SENSATIONS- It's the sensations that let you know you're dying. Your skin feels like it's been stabbed by a million sun-spears and scraped by sandpaper. Your tongue is cloven to the roof of your mouth. It's like there's a dry, leathery in-sole wagging away at the back of your throat. Your throat itself has the sensation that a reticulated python is trying to squeeze the life out of it. Even your eyes feel like they've melted into the back of your mind, making everything seem mirage-like. Sand is your enemy. It burns your feet raw, it stings the eyes and it acts as a surrogate for pain because nothing else fills up your daily thoughts like it. Every step feels like a marathon, every second a day. At any moment you expect Armageddon to descend and sweep you away. You stumble and totter, as shriveled and contorted as the plant life around you. A nebula of wavy radiation surrounds you until you start believing that its one big field of it you're going through. At night, the mercury

screams in agony as it plummets to its nadir. It's as cold as a ghoul's soul. Your body trembles feverishly and your teeth rattle as numbness spreads. Eventually, an overwhelming desire to give up and go to sleep forever overtakes you. Your will to live is steadily sapped away. I'm not quite at that point yet.

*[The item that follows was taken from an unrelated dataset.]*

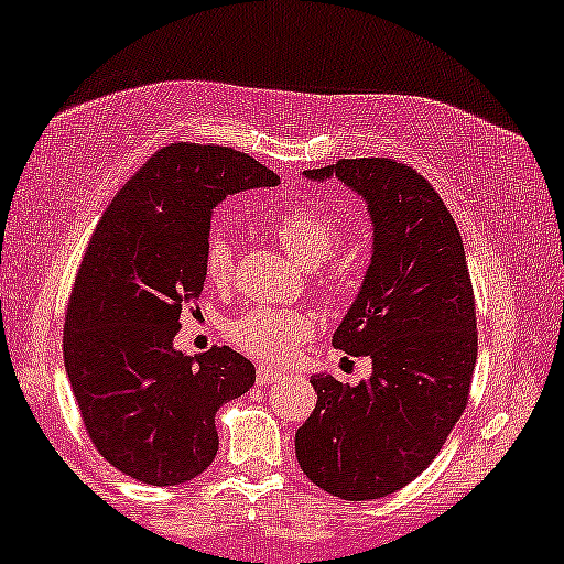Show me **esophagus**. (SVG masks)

THE DARK FOREST: LEVEL 1: BASIC SENTENCES 1. The trees in the forest were bladder-brown. COLOUR 2. The trolls were chewing and chomping on red meat. A MONSTERS FEAST 3. They ate under the shadowy groves. DARK WOODS 4. The air was stuffy. BAD AIR 5. The forest was old and antiquated. YE OLDE FORESTE 6. The trees were staring at me like silent sentries. OTHER IMAGES 7. I crept around the poisonous wolfs bane. FOREST POISONS 8. There was a yucky pong in the forest. SMELL 9. It was a hair-raising place. SENSATION 10. I injured my mouth. The fishy taste of blood was disgusting.

LEVEL 2: A BASIC PARAGRAPH The trees in the dark forest were nicotine-brown. Orcs were gobbling meat and grinding on bone. Gloomy scrubs hid dangerous creatures. The musty air was difficult to breathe. The forest was old and otherworldly. Oxblood-red toadstools littered the ground. Poisonous cowbane grew next to them. An acrid odour hung off everything. It was a teethgritting experience. I bit my tongue with nervousness and the metallic taste of blood filled my mouth.